Kaynaktan Alıntı:
-- -- --

Lübnan radyosunda Hutbe-i Şamiye yayını

Lübnan radyosunda Hutbe-i Şamiye yayını

Lübnan Nur Talebelerinin mektubu

Risale Haber-Haber Merkezi

Ortadoğunun kalbi Lübnan'ın başkenti Beyrut'tan bütün abi ve kardeşlerimize binler selam ederiz. Yaklaşık bir sene önce açtığımız dersanemizde her geçen gün nurlara olan iştiyak artıyor. Ve nurların taliplileri nurlara koşuyorlar. Her devlette olduğu gibi burada da Risale-i Nur fütühatını yapıyor. Elhamdulillah...

Beyrut’ta bir caminin bir katını da halka İslami ders ve konferans vermek için tahsis edilmiş. Burada bir doktor “Bediüzzaman’ı Anlamak” diye bir konferans tertip etmiş. Bizi de davet ettiler, gittik ve Türkiye'deki hizmetleri, Risale-i Nur’un mahiyetini anlattık. Bazıları sorular sordu. Akabinde altı yüze yakın kitap dağıttık. Bize her hafta gelip burada Risale-i Nur’dan ders yapmamızı istediler. İnşallah ilerleyen zamanlarda derslere başlayacağız.

-- -- --

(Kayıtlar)
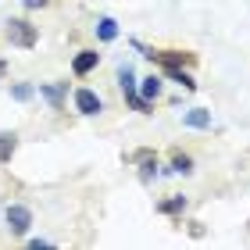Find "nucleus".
<instances>
[{
	"instance_id": "obj_1",
	"label": "nucleus",
	"mask_w": 250,
	"mask_h": 250,
	"mask_svg": "<svg viewBox=\"0 0 250 250\" xmlns=\"http://www.w3.org/2000/svg\"><path fill=\"white\" fill-rule=\"evenodd\" d=\"M118 86H122V93H125V100H129V107L132 111H150V100H143L140 97V89H136V72H132V64H122L118 68Z\"/></svg>"
},
{
	"instance_id": "obj_2",
	"label": "nucleus",
	"mask_w": 250,
	"mask_h": 250,
	"mask_svg": "<svg viewBox=\"0 0 250 250\" xmlns=\"http://www.w3.org/2000/svg\"><path fill=\"white\" fill-rule=\"evenodd\" d=\"M4 36H7V43H15V47H25V50L36 47V25H29L25 18H11Z\"/></svg>"
},
{
	"instance_id": "obj_3",
	"label": "nucleus",
	"mask_w": 250,
	"mask_h": 250,
	"mask_svg": "<svg viewBox=\"0 0 250 250\" xmlns=\"http://www.w3.org/2000/svg\"><path fill=\"white\" fill-rule=\"evenodd\" d=\"M7 225L15 236H25L29 225H32V211L25 208V204H7Z\"/></svg>"
},
{
	"instance_id": "obj_4",
	"label": "nucleus",
	"mask_w": 250,
	"mask_h": 250,
	"mask_svg": "<svg viewBox=\"0 0 250 250\" xmlns=\"http://www.w3.org/2000/svg\"><path fill=\"white\" fill-rule=\"evenodd\" d=\"M75 107H79V115H100L104 111V100H100L93 89H75Z\"/></svg>"
},
{
	"instance_id": "obj_5",
	"label": "nucleus",
	"mask_w": 250,
	"mask_h": 250,
	"mask_svg": "<svg viewBox=\"0 0 250 250\" xmlns=\"http://www.w3.org/2000/svg\"><path fill=\"white\" fill-rule=\"evenodd\" d=\"M64 93H68V83H47V86H40V97L47 100L54 111L64 107Z\"/></svg>"
},
{
	"instance_id": "obj_6",
	"label": "nucleus",
	"mask_w": 250,
	"mask_h": 250,
	"mask_svg": "<svg viewBox=\"0 0 250 250\" xmlns=\"http://www.w3.org/2000/svg\"><path fill=\"white\" fill-rule=\"evenodd\" d=\"M97 64H100V54H97V50H79V54H75V61H72V72L83 79V75L93 72Z\"/></svg>"
},
{
	"instance_id": "obj_7",
	"label": "nucleus",
	"mask_w": 250,
	"mask_h": 250,
	"mask_svg": "<svg viewBox=\"0 0 250 250\" xmlns=\"http://www.w3.org/2000/svg\"><path fill=\"white\" fill-rule=\"evenodd\" d=\"M150 58H154V61H161L165 68H168V64H179V68H183V64H193V61H197V54H179V50H150Z\"/></svg>"
},
{
	"instance_id": "obj_8",
	"label": "nucleus",
	"mask_w": 250,
	"mask_h": 250,
	"mask_svg": "<svg viewBox=\"0 0 250 250\" xmlns=\"http://www.w3.org/2000/svg\"><path fill=\"white\" fill-rule=\"evenodd\" d=\"M183 122L189 125V129H211V111H204V107H193L183 115Z\"/></svg>"
},
{
	"instance_id": "obj_9",
	"label": "nucleus",
	"mask_w": 250,
	"mask_h": 250,
	"mask_svg": "<svg viewBox=\"0 0 250 250\" xmlns=\"http://www.w3.org/2000/svg\"><path fill=\"white\" fill-rule=\"evenodd\" d=\"M97 36L104 40V43H111V40H118V21L111 18V15H104V18L97 21Z\"/></svg>"
},
{
	"instance_id": "obj_10",
	"label": "nucleus",
	"mask_w": 250,
	"mask_h": 250,
	"mask_svg": "<svg viewBox=\"0 0 250 250\" xmlns=\"http://www.w3.org/2000/svg\"><path fill=\"white\" fill-rule=\"evenodd\" d=\"M165 75L172 79V83H179L183 89H197V83H193V75H189V72H183L179 64H168V68H165Z\"/></svg>"
},
{
	"instance_id": "obj_11",
	"label": "nucleus",
	"mask_w": 250,
	"mask_h": 250,
	"mask_svg": "<svg viewBox=\"0 0 250 250\" xmlns=\"http://www.w3.org/2000/svg\"><path fill=\"white\" fill-rule=\"evenodd\" d=\"M140 97H143V100H157V97H161V79H157V75H146L143 83H140Z\"/></svg>"
},
{
	"instance_id": "obj_12",
	"label": "nucleus",
	"mask_w": 250,
	"mask_h": 250,
	"mask_svg": "<svg viewBox=\"0 0 250 250\" xmlns=\"http://www.w3.org/2000/svg\"><path fill=\"white\" fill-rule=\"evenodd\" d=\"M15 146H18V136H15V132H0V165H7V161H11Z\"/></svg>"
},
{
	"instance_id": "obj_13",
	"label": "nucleus",
	"mask_w": 250,
	"mask_h": 250,
	"mask_svg": "<svg viewBox=\"0 0 250 250\" xmlns=\"http://www.w3.org/2000/svg\"><path fill=\"white\" fill-rule=\"evenodd\" d=\"M183 208H186V197H172V200H161V204H157V211H161V214H179Z\"/></svg>"
},
{
	"instance_id": "obj_14",
	"label": "nucleus",
	"mask_w": 250,
	"mask_h": 250,
	"mask_svg": "<svg viewBox=\"0 0 250 250\" xmlns=\"http://www.w3.org/2000/svg\"><path fill=\"white\" fill-rule=\"evenodd\" d=\"M168 172H179V175H189V172H193V161H189V157H186V154H175V157H172V168H168Z\"/></svg>"
},
{
	"instance_id": "obj_15",
	"label": "nucleus",
	"mask_w": 250,
	"mask_h": 250,
	"mask_svg": "<svg viewBox=\"0 0 250 250\" xmlns=\"http://www.w3.org/2000/svg\"><path fill=\"white\" fill-rule=\"evenodd\" d=\"M32 93H36V86H29V83L11 86V97H15V100H21V104H25V100H32Z\"/></svg>"
},
{
	"instance_id": "obj_16",
	"label": "nucleus",
	"mask_w": 250,
	"mask_h": 250,
	"mask_svg": "<svg viewBox=\"0 0 250 250\" xmlns=\"http://www.w3.org/2000/svg\"><path fill=\"white\" fill-rule=\"evenodd\" d=\"M21 4H25L29 11H36V7H47V4H50V0H21Z\"/></svg>"
},
{
	"instance_id": "obj_17",
	"label": "nucleus",
	"mask_w": 250,
	"mask_h": 250,
	"mask_svg": "<svg viewBox=\"0 0 250 250\" xmlns=\"http://www.w3.org/2000/svg\"><path fill=\"white\" fill-rule=\"evenodd\" d=\"M4 68H7V64H4V61H0V72H4Z\"/></svg>"
}]
</instances>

-- -- --

Çözülecek Problemler:
1/ Beyrut haberinin "Risale Haber-Haber Merkezi" ifadesinden "fütühatını yapıyor. Elhamdulillah..." ifadesine kadar olan bölümünü, "bir sene" yerine "iki yıl" koyarak yeniden yazın.
2/ Beyrut haberine göre konferansın ardından kaç kitap dağıtıldı?
Lütfen yalnızca Beyrut haberindeki bilgileri kullanın.

Görev Sonuçları:
1/
Risale Haber-Haber Merkezi

Ortadoğunun kalbi Lübnan'ın başkenti Beyrut'tan bütün abi ve kardeşlerimize binler selam ederiz. Yaklaşık iki yıl önce açtığımız dersanemizde her geçen gün nurlara olan iştiyak artıyor. Ve nurların taliplileri nurlara koşuyorlar. Her devlette olduğu gibi burada da Risale-i Nur fütühatını yapıyor. Elhamdulillah...

2/ Altı yüze yakın kitap dağıtıldı.